A falta de competência e de
habilidade na gestão aliada à displicência e total irresponsabilidade custaram
muito caro à nossa reputação e credibilidade no cenário mundial. Mas, não
bastasse isso, todos os dias surgem novas tensões, novos obstáculos, novos ruídos,
perturbando e desestabilizando quaisquer prognósticos de equilíbrio, como se o
país pudesse se dar ao luxo de viver na corda-bamba.
Metaforicamente, o Brasil
está em constante estado de apneia, pelo receio do que podem “as batidas das asas de uma borboleta
qualquer” repercutir sobre ele em diferentes direções, sentidos e
velocidades.

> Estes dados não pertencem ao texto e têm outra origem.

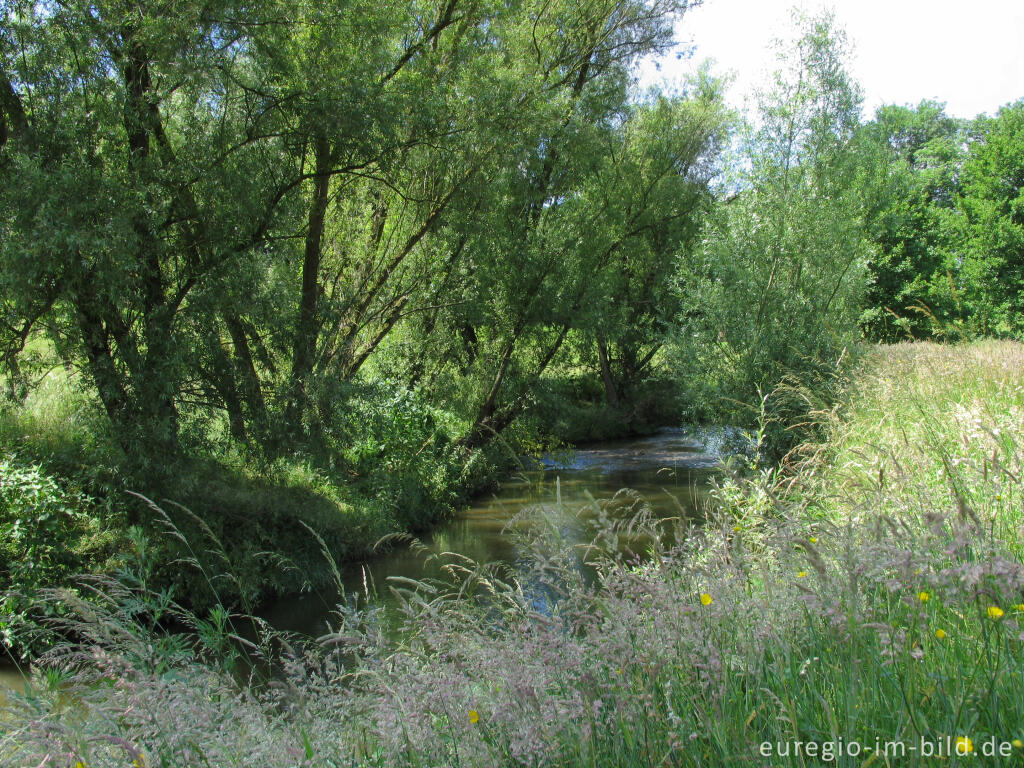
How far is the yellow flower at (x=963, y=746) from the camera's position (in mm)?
1367

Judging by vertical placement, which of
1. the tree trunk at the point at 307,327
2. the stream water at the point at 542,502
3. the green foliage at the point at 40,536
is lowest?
the stream water at the point at 542,502

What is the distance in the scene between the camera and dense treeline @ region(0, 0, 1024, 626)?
7.62 m

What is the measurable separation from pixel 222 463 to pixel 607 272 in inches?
397

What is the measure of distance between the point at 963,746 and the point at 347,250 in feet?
40.7

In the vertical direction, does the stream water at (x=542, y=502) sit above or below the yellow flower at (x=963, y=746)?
below

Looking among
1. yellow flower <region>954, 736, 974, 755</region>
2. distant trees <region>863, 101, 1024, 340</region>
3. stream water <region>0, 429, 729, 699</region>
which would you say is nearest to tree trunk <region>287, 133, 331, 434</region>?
stream water <region>0, 429, 729, 699</region>

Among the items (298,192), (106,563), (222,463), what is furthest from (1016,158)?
(106,563)

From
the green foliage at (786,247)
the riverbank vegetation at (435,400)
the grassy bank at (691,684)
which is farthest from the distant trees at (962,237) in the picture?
the grassy bank at (691,684)

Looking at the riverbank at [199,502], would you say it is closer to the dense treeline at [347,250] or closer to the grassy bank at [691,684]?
the dense treeline at [347,250]

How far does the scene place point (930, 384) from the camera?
6672mm

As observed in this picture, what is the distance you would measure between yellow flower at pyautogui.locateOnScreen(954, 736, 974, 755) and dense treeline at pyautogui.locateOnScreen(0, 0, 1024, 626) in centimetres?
387

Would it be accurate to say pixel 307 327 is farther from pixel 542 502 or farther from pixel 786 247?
pixel 786 247

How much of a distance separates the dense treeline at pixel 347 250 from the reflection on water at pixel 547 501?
53 cm

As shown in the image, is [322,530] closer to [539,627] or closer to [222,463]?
[222,463]
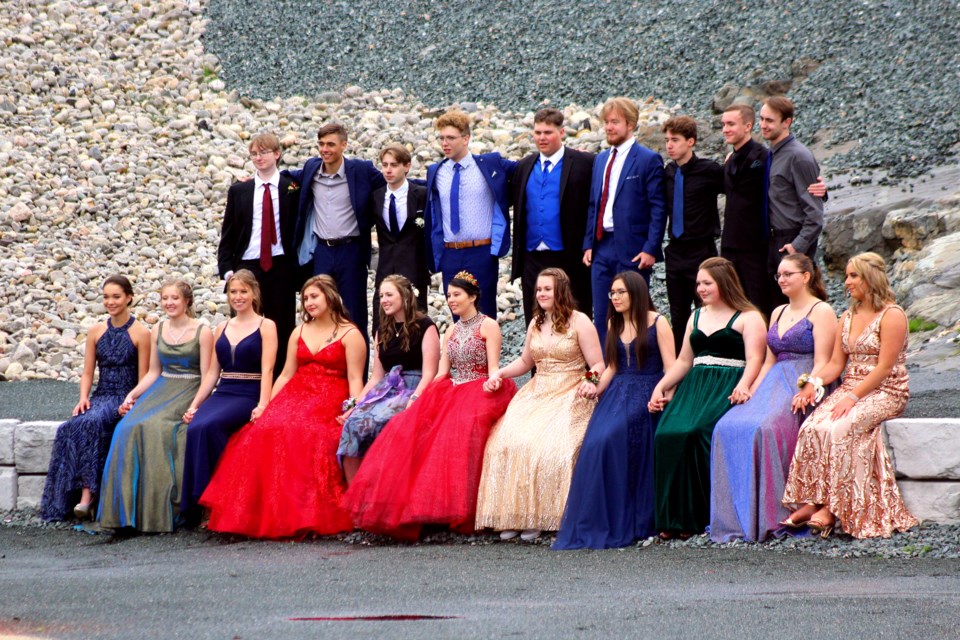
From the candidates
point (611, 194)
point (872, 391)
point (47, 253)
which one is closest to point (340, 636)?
point (872, 391)

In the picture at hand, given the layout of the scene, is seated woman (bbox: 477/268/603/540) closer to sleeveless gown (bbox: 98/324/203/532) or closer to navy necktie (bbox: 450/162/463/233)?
navy necktie (bbox: 450/162/463/233)

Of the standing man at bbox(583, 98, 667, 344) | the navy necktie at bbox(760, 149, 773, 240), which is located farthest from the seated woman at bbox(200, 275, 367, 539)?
the navy necktie at bbox(760, 149, 773, 240)

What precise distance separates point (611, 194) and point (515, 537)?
2.24 meters

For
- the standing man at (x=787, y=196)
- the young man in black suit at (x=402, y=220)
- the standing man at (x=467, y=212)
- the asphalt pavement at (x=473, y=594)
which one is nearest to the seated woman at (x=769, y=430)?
the asphalt pavement at (x=473, y=594)

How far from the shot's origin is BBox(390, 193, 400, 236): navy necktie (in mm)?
8086

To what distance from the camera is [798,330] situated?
257 inches

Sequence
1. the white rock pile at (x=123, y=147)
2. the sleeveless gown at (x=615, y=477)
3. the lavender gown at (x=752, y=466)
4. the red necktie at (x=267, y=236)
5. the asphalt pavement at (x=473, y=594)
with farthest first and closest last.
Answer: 1. the white rock pile at (x=123, y=147)
2. the red necktie at (x=267, y=236)
3. the sleeveless gown at (x=615, y=477)
4. the lavender gown at (x=752, y=466)
5. the asphalt pavement at (x=473, y=594)

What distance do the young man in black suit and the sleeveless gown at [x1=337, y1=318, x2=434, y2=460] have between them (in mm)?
614

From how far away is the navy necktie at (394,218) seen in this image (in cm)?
809

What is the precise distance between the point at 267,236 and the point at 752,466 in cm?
371

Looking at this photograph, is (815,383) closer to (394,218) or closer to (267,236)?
(394,218)

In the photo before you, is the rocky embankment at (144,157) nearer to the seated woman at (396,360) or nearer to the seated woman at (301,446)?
the seated woman at (396,360)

Estamos somatizando, de maneira sobreposta e contínua, os resultados
caóticos de experiências malsucedidas. O que não deixa espaços e zonas de
conforto para administrar e resolver os problemas. Tudo fica para depois,
depois, depois, ... sem fim. Haja vista, por exemplo, a realidade operacional e
logística do Instituto Nacional do Seguro Social (INSS).

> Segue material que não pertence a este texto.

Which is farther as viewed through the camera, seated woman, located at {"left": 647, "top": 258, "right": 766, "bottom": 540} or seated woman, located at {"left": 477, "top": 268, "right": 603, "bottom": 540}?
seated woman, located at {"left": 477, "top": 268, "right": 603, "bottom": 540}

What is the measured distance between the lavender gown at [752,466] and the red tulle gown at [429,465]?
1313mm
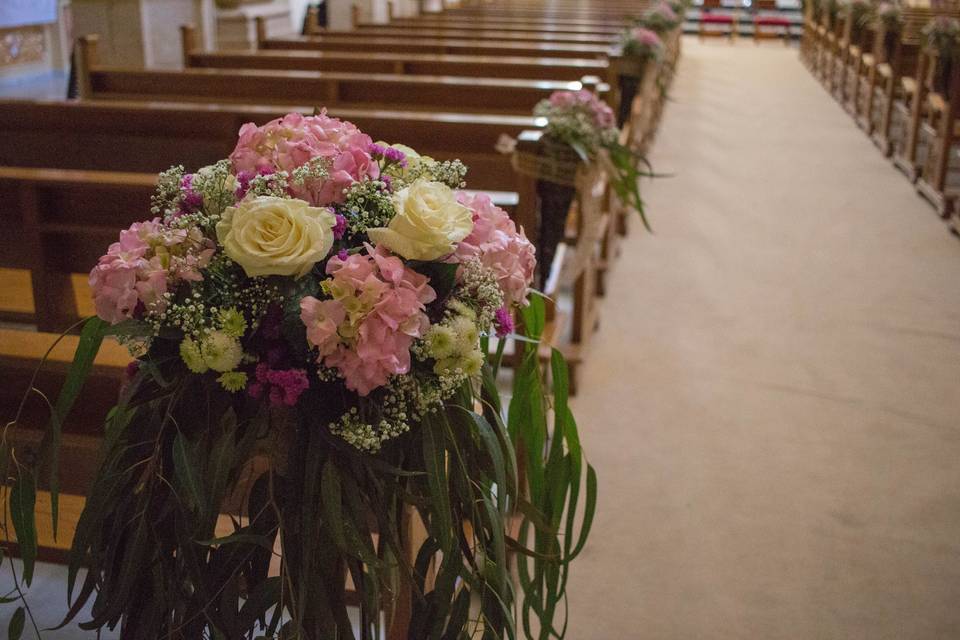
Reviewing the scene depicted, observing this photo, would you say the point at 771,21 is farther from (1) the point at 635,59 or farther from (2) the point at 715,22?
(1) the point at 635,59

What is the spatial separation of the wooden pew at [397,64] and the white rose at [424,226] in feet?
13.3

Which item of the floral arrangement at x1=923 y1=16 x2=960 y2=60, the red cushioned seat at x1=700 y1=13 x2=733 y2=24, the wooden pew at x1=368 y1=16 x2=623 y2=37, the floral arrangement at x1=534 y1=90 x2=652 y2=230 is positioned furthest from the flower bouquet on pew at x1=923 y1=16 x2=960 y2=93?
the red cushioned seat at x1=700 y1=13 x2=733 y2=24

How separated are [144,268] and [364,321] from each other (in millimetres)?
270

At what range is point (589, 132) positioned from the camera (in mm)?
2881

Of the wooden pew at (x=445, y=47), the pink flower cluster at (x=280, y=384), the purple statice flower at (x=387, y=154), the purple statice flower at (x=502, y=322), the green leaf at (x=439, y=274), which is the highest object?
the wooden pew at (x=445, y=47)

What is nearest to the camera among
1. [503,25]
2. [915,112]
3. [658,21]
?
[915,112]

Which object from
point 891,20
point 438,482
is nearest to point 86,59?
point 438,482

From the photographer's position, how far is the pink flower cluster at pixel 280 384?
1.07 metres

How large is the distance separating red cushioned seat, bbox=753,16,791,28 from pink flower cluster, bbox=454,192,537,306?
18902 mm

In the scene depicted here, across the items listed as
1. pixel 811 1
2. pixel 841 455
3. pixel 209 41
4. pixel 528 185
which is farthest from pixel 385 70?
pixel 811 1

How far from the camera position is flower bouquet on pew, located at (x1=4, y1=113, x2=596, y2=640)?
1072mm

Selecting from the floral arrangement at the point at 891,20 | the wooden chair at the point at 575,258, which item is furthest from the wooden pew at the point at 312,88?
the floral arrangement at the point at 891,20

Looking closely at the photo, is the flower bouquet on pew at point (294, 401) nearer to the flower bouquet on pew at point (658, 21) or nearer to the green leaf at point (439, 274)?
the green leaf at point (439, 274)

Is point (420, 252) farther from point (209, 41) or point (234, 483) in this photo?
point (209, 41)
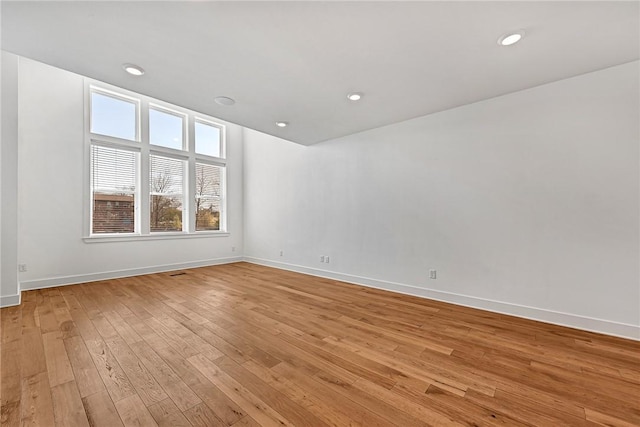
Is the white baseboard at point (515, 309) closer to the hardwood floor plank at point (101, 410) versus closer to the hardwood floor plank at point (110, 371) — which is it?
the hardwood floor plank at point (110, 371)

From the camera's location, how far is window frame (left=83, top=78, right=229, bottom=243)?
14.0 feet

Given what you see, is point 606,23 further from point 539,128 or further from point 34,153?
point 34,153

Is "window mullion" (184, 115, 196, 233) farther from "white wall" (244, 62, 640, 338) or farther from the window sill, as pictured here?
"white wall" (244, 62, 640, 338)

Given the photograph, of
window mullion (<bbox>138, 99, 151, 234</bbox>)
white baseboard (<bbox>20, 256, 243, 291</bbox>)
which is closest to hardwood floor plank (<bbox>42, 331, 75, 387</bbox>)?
white baseboard (<bbox>20, 256, 243, 291</bbox>)

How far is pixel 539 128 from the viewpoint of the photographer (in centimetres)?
272

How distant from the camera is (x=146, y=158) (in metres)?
4.88

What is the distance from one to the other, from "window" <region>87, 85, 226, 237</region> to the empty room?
0.16ft

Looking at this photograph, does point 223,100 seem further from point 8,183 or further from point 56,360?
point 56,360

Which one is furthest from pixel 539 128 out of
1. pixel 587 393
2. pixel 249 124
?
pixel 249 124

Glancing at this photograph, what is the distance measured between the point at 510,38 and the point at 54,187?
6088 millimetres

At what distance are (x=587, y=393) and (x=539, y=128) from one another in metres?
2.47

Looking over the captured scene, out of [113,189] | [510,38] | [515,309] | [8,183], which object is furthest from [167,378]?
[113,189]

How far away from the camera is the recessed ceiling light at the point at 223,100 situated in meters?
2.93

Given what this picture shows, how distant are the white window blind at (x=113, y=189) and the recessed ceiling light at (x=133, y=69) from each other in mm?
2898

Pois é, não se trata de impaciência
das pessoas. A vida em si é impaciente. Ela depende desse movimento de pensar,
planejar, organizar, realizar, auxiliar, ... Não há uma fila de espera para dar
trato às demandas, tudo acontece simultaneamente. Razão pela qual a inação, a
alienação, o descompromisso, a postergação, não cabem quando o assunto é a
gestão da vida, seja de um ou de muitos.
No entanto, não me parece
que as pessoas percebam que toda essa conjuntura não é à toa, ela tem método, tem
planejamento, ainda que muitos de seus eventuais desdobramentos sejam imprevisíveis
e, até mesmo, incontroláveis. Porque “ os
cidadãos muitas vezes demoram a compreender que sua democracia está sendo
desmantelada – mesmo que isso esteja acontecendo bem debaixo do seu nariz” (Steven Levitsky – cientista político).
O olhar demasiadamente
perdido sobre as pessoas leva a se esquecer do alvo maior, mais amplo, que é o
país e, por consequência, seu regime político de governança. Então, eles não
conseguem compreender que “Uma das
grandes ironias de como as democracias morrem é que a própria defesa da democracia
é muitas vezes usada como pretexto para a sua subversão. Aspirantes a
autocratas costumam usar crises econômicas, desastres naturais e, sobretudo,
ameaças à segurança – guerras, insurreições ou ataques terroristas – para justificar
medidas antidemocráticas” (Steven Levitsky – cientista político).
Quando discutimos os
problemas e as relações sociais de maneira dissociada, como pequenos fragmentos
isolados e independentes, deixamos de reconhecer a existência de um todo indivisível,
que cria e fortalece uma identidade. Assim, deixa-se o caminho aberto e desguarnecido,
a tal ponto, que as pessoas se esquecem de temer “os profetas e aqueles que estão dispostos a morrer pela verdade, pois,
em geral, farão morrer muitos outros juntamente com eles, frequentemente antes
deles, por vezes no lugar deles” (Umberto Eco – escritor italiano).
Por isso, a grande
reflexão, nesse momento, se concentra em compreender que “mesmo quando tudo parece desabar, cabe em mim decidir entre rir ou
chorar, ir ou ficar, desistir ou lutar; porque descobri, no caminho incerto da
vida, que o mais importante é o decidir” (Cora Coralina – poetisa brasileira).